Instructions for the task
In the entries below, begin at the line with "Spring flowers background, фото" and stop after the line with "Did ya guys"; output those lines exactly and omit the pictures.

Record set Start Marker

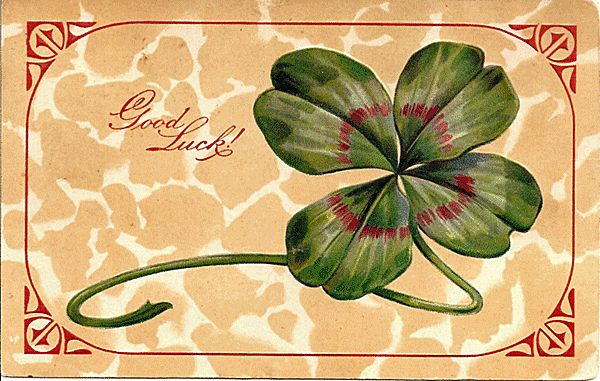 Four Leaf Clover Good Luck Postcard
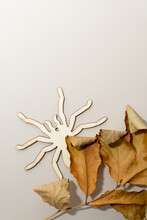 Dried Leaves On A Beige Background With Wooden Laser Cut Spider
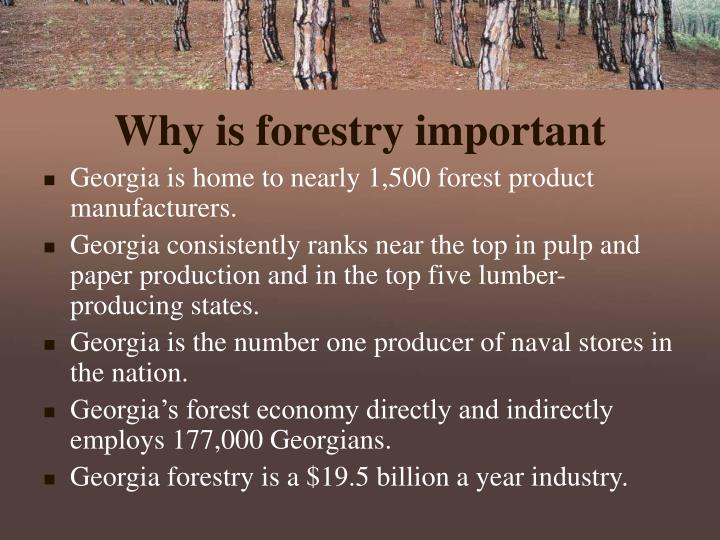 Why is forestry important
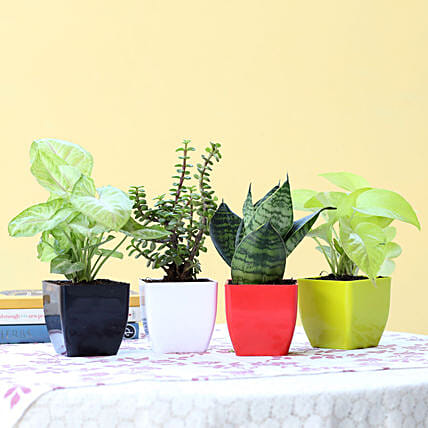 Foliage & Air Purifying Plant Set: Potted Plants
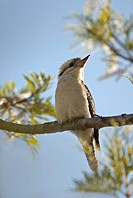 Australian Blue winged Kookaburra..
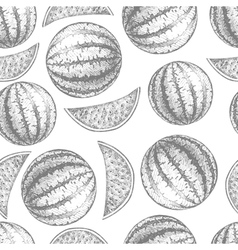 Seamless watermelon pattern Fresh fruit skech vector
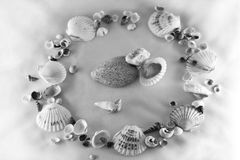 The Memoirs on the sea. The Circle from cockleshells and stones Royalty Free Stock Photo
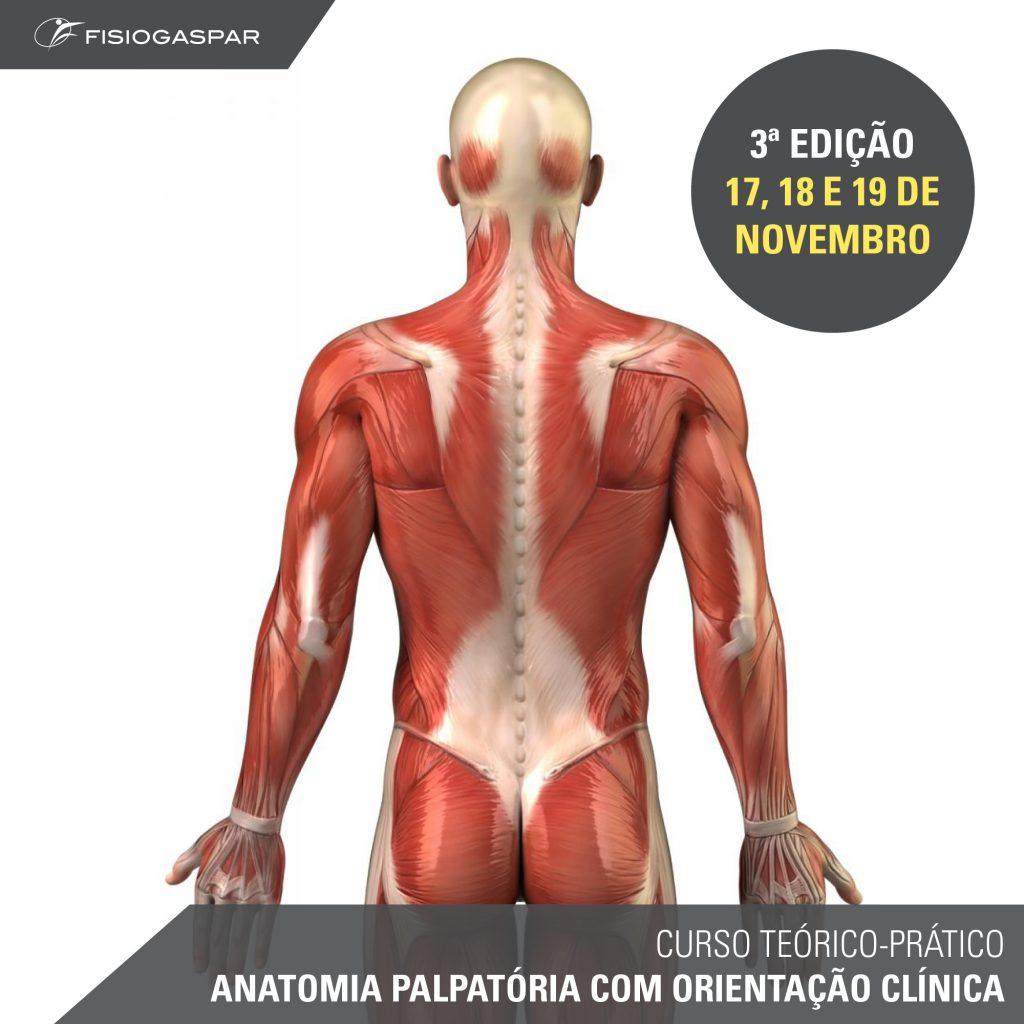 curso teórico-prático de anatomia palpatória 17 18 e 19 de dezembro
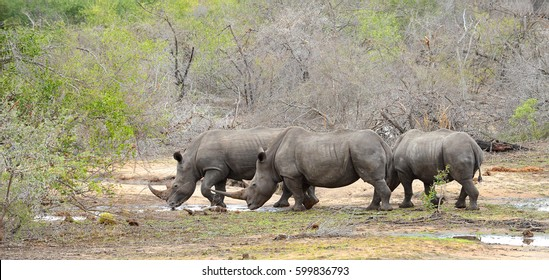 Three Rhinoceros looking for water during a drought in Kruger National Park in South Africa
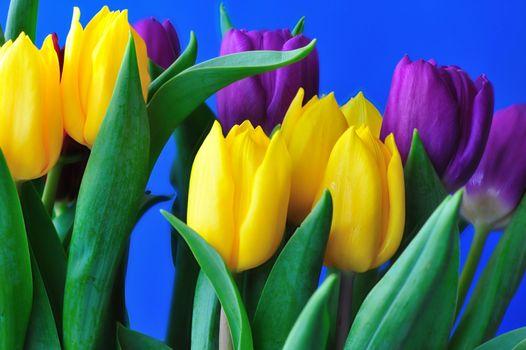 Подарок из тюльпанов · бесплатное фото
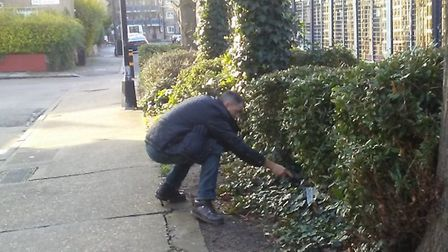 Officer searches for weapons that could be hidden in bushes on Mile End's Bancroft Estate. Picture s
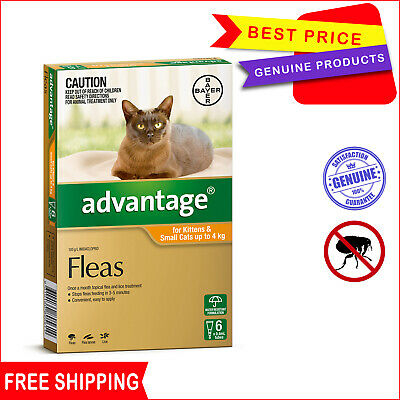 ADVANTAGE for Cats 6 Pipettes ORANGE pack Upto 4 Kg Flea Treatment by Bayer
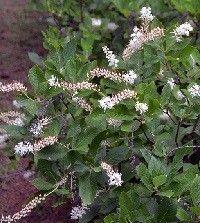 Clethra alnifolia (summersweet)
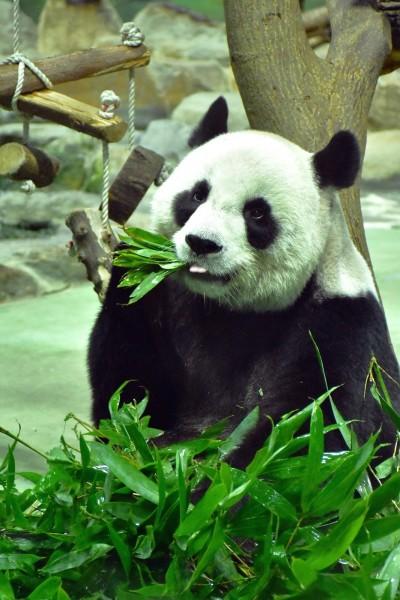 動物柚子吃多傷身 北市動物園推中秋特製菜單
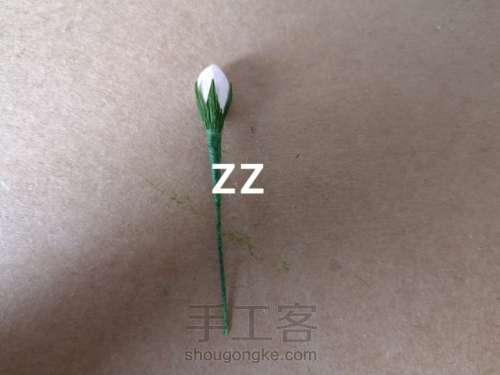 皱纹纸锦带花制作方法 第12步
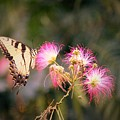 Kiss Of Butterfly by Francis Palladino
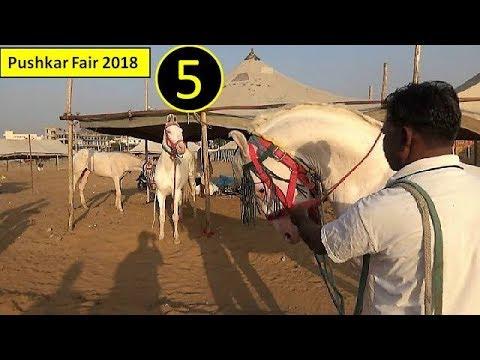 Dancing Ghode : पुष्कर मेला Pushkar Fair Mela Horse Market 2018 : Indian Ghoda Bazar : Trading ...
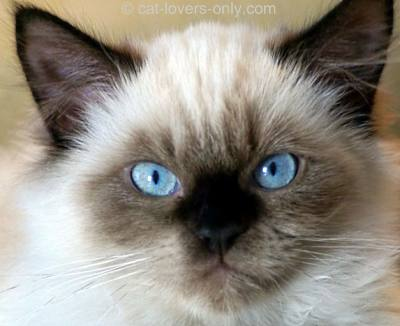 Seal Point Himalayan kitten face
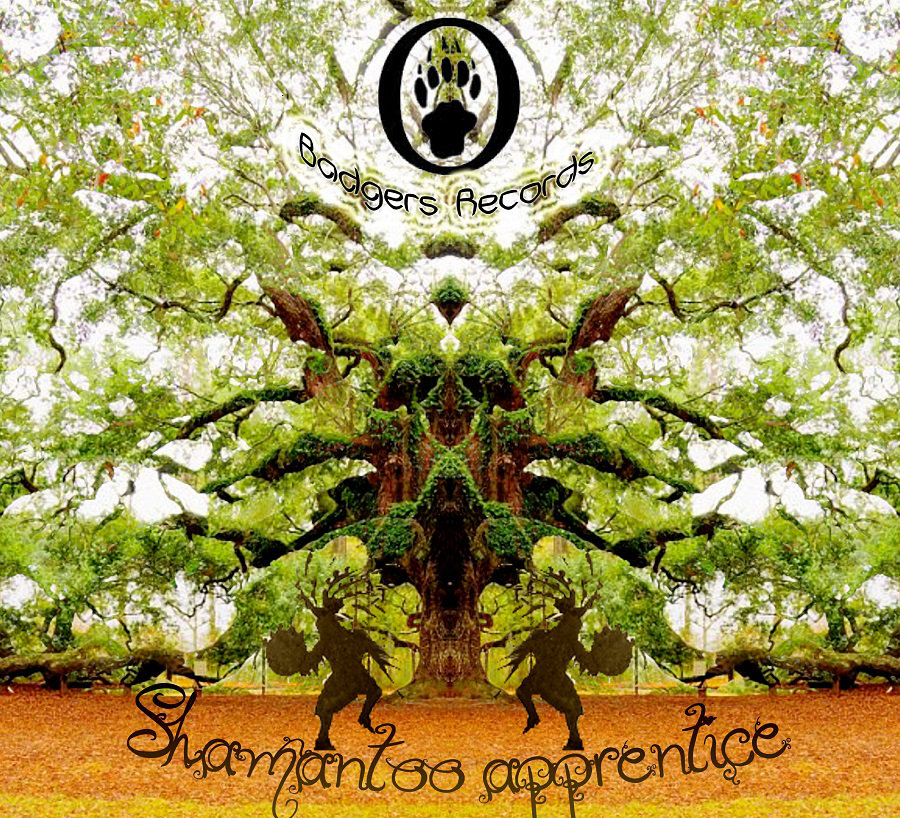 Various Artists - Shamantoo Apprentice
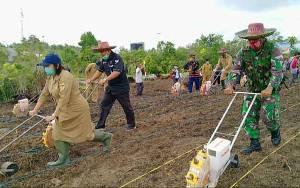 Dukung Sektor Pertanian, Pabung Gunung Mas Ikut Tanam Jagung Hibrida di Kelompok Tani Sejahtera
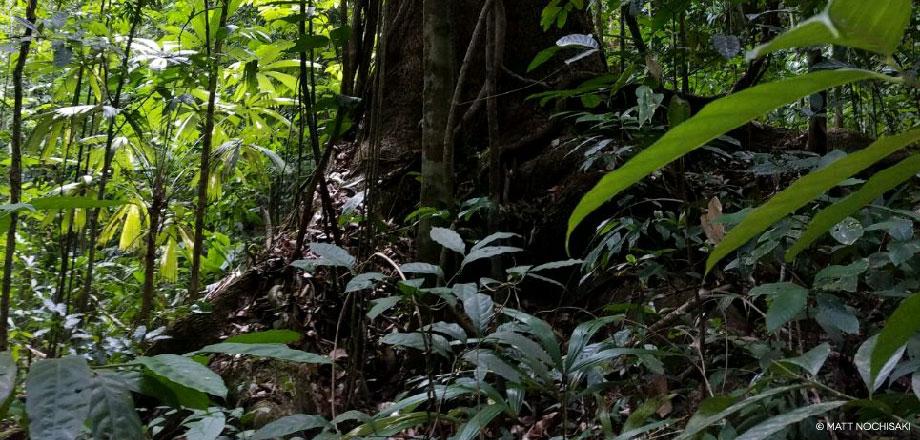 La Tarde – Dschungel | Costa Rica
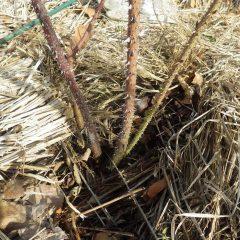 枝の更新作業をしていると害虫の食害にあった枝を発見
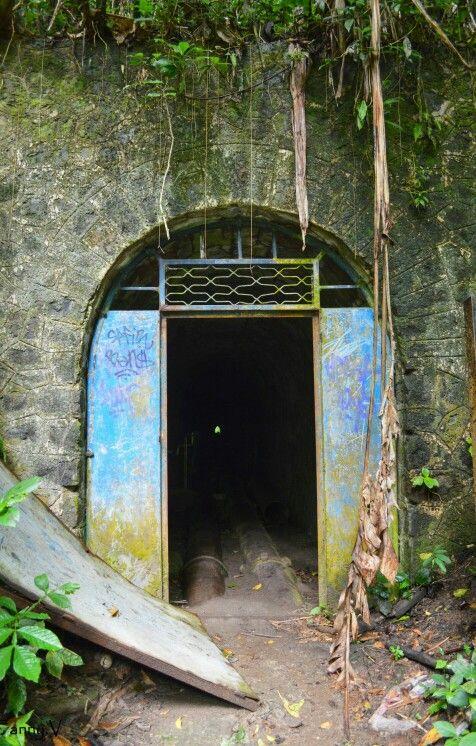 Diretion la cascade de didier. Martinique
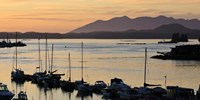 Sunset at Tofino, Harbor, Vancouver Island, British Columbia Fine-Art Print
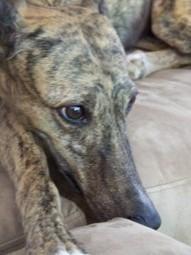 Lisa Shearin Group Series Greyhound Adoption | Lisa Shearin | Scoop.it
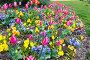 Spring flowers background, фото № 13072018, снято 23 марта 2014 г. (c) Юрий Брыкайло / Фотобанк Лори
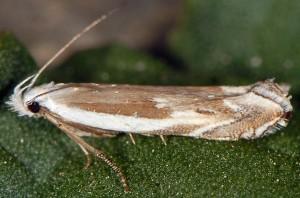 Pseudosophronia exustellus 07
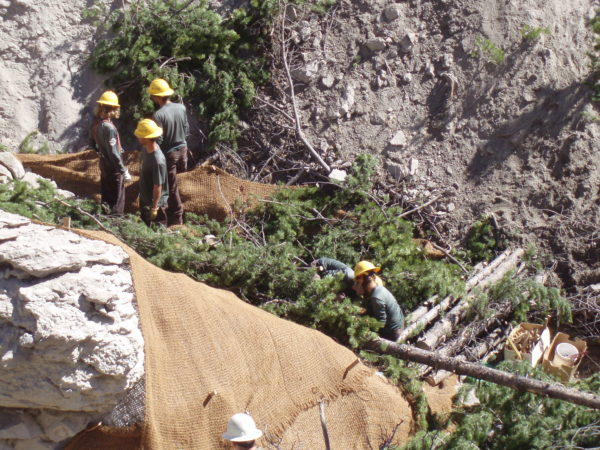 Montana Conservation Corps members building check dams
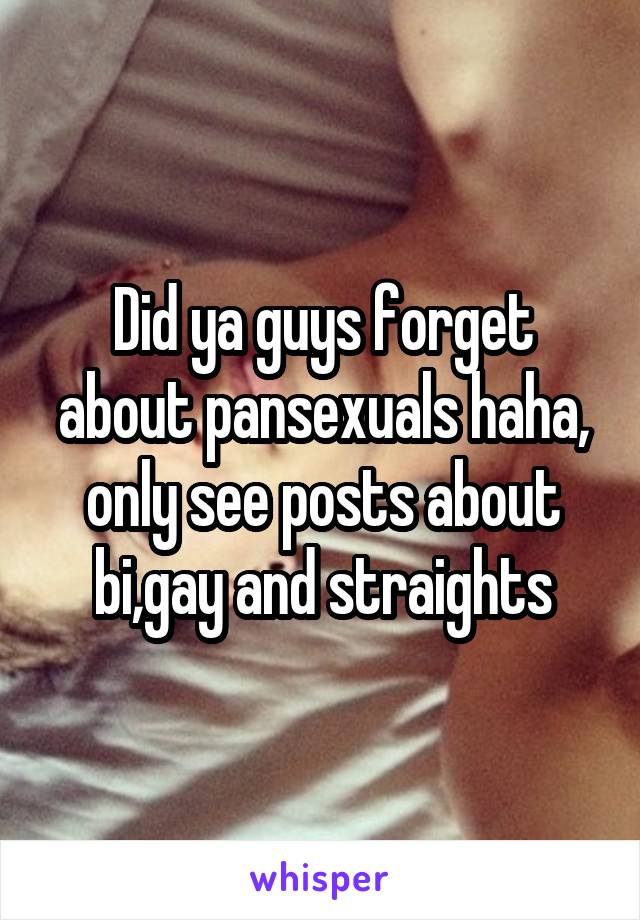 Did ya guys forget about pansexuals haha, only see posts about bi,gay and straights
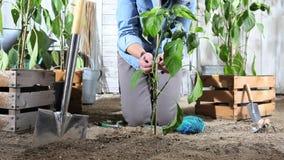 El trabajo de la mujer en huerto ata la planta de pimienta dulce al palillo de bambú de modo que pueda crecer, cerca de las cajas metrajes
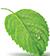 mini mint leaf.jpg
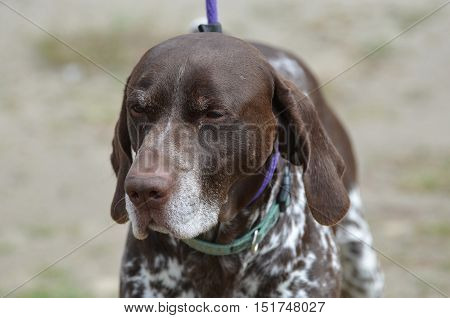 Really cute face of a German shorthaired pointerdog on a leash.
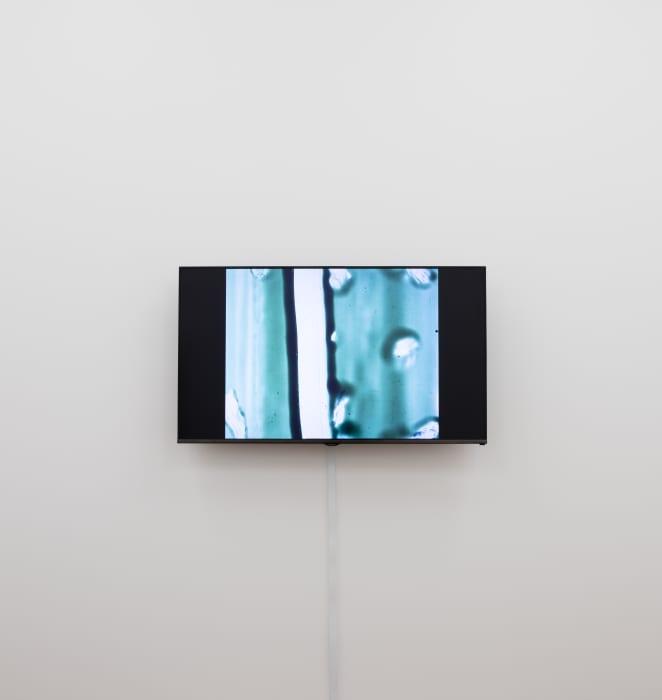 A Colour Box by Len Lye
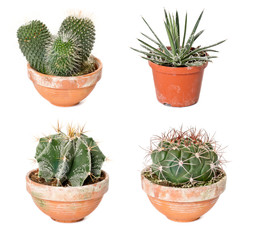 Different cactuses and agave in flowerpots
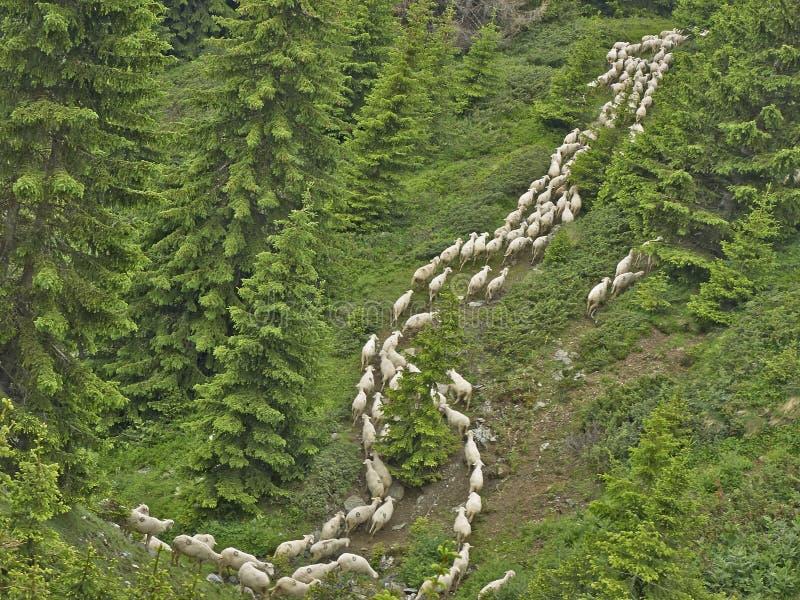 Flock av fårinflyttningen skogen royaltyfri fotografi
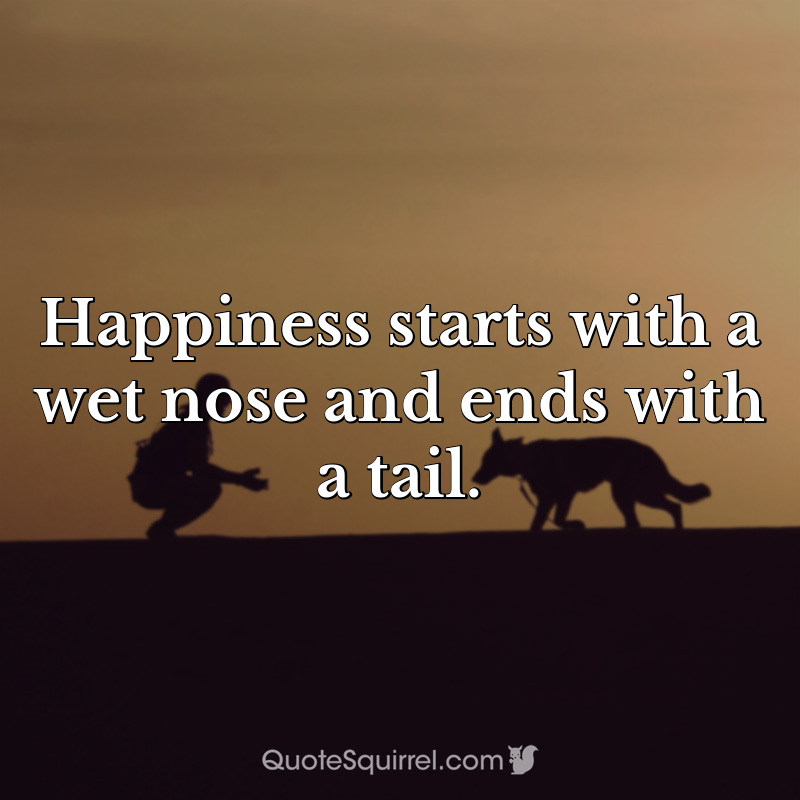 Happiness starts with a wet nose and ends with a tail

Record set End Marker

Answer space
 Spring flowers background, фото № 13072018, снято 23 марта 2014 г. (c) Юрий Брыкайло / Фотобанк Лори
 Pseudosophronia exustellus 07
 Montana Conservation Corps members building check dams
 Did ya guys forget about pansexuals haha, only see posts about bi,gay and straights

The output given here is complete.